Exercise requirements >>
Could you write out the salmon farming passage below word for word, starting at "I would be happy" and ending at "in the industry."?

Passage to read >>
↓
If we look at the issue the other way round, will there be enough food to feed all the salmon? I understand that the food is largely imported.

Steve Westbrook

Food production can be expanded. You might be aware that Marine Harvest is opening its own food plants on Skye. In fact, some people are concerned that that might reduce the sales and production of other companies in the United Kingdom. I have seen no evidence to suggest that there will be a constraint on the availability of food.

Would James Bron or another member of the panel like to comment on the food issue?

Professor Herve Migaud (University of Stirling)

I would be happy to comment on that.

Fishmeal and fish oil are what we are discussing. They are finite resources, but there has been a lot of innovation through efforts to find alternative diets. Research on diet substitutes has been going on for at least 10 years, so I do not feel that diet will be the main limitation on growth in the industry.

That said, salmon is a global market, and it will depend on how the growth is sustained in other parts of the world. I am thinking of Chile, Canada and Tasmania. There is an aspiration for growth all over the world, so we must look at the global supply.

There have been many innovations, as a result of which different types of proteins and meals have already been introduced to the salmon diet, and I do not think that there is any reason why that process will not go further. Therefore, I do not believe that food production is a major issue.

We will go into that in greater depth later on.

John Mason

I have one more question. Steve Westbrook stressed that salmon is a global market. It has been suggested by Highlands and Islands Enterprise that Scotland would do better if our salmon was seen as more distinct, although I think that Scottish salmon has protected geographical indication status. I am fairly new to the subject, so it would help if you could comment on whether Scottish salmon is seen as distinct around the world. Is it important that it should be more distinct?

Steve Westbrook

The branding in the UK is such that Scottish salmon is marketed as the prime product. Supermarkets and others stress it—they put the name of the farm on packaging and so on. However, it is a bit dubious whether Scottish salmon is better than salmon from, say, Norway. It can be a matter of taste. There is no doubt at all that in the countries in which Norwegian salmon is promoted, it will be promoted as being the best. However, Scottish salmon is important to the UK market.
↑
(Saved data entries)
↓
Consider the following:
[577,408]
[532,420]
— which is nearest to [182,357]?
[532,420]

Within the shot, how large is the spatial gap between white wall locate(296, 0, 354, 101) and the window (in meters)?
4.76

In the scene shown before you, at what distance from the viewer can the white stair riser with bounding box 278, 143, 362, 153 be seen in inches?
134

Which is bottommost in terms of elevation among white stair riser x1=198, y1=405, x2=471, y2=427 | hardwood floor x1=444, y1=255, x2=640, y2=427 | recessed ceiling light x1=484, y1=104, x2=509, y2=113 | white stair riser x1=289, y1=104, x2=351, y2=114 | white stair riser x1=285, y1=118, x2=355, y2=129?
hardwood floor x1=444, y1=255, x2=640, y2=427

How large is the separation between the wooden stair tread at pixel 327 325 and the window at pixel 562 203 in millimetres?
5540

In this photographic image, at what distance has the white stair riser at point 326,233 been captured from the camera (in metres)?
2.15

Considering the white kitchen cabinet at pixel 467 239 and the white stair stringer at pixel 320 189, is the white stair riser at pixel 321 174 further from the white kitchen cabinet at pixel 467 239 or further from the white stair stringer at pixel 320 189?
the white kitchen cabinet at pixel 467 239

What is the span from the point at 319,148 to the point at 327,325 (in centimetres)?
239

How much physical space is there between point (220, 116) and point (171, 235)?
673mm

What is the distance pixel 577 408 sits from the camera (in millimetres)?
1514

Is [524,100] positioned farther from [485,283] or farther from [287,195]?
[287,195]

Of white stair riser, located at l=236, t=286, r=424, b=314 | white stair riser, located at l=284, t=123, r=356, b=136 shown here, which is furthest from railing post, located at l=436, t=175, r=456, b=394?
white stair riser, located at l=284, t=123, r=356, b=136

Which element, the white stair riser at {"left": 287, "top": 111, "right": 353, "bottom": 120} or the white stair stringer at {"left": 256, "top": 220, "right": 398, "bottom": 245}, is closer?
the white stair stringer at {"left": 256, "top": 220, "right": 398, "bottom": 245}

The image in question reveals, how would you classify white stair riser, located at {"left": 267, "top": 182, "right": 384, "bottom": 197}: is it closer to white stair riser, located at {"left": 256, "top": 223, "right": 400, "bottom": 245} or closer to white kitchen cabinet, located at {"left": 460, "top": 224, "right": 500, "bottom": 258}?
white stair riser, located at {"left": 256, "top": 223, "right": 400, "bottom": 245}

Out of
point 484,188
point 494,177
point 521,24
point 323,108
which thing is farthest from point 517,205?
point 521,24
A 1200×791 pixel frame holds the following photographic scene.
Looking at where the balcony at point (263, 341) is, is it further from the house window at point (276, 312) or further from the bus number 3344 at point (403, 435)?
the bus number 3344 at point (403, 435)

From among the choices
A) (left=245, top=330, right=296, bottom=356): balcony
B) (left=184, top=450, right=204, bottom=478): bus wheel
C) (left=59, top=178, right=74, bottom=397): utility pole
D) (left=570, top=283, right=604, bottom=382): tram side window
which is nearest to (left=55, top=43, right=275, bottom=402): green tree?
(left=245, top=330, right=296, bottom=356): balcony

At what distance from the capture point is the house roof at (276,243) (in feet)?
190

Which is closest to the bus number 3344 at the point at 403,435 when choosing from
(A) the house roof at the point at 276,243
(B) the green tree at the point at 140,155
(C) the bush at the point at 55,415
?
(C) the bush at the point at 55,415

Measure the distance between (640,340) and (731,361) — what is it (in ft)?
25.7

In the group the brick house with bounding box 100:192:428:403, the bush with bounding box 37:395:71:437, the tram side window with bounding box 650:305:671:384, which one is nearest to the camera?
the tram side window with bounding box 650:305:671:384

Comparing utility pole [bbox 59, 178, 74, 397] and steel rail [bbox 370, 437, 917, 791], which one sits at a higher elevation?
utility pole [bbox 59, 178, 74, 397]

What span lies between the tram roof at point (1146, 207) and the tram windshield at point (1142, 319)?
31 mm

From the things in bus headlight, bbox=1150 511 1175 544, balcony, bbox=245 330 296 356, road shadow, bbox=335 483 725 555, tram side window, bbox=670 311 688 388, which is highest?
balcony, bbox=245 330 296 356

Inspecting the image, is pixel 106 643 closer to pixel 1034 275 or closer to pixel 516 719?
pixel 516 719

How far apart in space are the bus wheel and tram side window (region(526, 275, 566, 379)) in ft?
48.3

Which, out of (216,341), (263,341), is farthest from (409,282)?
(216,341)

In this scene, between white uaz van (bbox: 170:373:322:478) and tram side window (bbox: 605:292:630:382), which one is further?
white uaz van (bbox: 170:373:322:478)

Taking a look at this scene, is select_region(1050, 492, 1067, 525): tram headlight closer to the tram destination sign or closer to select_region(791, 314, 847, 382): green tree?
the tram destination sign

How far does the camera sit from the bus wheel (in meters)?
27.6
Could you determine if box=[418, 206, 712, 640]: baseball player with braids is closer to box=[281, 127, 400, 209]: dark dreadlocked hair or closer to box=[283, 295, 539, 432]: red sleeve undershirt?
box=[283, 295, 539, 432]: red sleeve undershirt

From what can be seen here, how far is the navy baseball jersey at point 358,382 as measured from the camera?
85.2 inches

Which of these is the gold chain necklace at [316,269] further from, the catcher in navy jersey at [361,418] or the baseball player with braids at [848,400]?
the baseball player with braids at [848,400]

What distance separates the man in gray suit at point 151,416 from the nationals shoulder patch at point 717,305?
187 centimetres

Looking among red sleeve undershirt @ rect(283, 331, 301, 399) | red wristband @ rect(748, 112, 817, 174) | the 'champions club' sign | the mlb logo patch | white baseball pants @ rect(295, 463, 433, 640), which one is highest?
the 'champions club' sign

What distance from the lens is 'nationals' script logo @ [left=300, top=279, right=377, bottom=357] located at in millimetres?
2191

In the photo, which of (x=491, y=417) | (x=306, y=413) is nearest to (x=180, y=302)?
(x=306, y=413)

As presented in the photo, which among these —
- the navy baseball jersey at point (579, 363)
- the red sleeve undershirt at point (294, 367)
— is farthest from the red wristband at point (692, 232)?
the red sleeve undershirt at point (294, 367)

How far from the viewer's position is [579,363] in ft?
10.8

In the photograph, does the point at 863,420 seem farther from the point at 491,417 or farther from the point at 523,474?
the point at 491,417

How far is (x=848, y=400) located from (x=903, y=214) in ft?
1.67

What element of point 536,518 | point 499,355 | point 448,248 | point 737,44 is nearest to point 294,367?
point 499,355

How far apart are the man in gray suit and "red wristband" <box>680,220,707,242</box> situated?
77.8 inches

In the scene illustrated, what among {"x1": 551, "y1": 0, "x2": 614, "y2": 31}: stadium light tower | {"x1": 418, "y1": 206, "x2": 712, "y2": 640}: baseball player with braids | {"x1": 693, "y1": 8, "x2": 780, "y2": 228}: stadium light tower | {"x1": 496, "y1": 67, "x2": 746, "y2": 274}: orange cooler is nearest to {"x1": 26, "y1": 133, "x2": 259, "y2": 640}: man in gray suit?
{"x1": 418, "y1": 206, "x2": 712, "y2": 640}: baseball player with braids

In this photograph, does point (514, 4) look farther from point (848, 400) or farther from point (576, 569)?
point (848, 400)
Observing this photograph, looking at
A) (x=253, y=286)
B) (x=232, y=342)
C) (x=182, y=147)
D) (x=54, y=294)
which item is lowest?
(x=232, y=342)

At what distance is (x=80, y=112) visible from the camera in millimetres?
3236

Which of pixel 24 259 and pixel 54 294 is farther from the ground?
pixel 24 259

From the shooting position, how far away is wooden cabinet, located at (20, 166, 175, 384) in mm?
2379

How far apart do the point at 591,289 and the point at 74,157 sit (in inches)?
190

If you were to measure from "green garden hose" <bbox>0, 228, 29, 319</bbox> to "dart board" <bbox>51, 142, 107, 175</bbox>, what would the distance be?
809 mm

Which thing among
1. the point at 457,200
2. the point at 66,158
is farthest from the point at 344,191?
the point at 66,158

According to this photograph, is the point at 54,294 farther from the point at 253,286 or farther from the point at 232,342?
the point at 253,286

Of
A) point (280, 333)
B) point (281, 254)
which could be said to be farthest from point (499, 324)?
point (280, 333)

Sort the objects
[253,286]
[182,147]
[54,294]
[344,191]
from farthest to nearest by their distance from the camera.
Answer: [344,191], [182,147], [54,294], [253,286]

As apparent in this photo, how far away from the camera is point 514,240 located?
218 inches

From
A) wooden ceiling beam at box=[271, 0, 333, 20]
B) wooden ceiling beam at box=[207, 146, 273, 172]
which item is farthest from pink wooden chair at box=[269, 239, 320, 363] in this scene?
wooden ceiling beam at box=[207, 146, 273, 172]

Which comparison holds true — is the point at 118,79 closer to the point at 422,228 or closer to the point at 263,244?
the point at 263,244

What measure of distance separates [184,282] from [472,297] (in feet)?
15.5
↑
Finished exercise >>
I would be happy to comment on that.

Fishmeal and fish oil are what we are discussing. They are finite resources, but there has been a lot of innovation through efforts to find alternative diets. Research on diet substitutes has been going on for at least 10 years, so I do not feel that diet will be the main limitation on growth in the industry.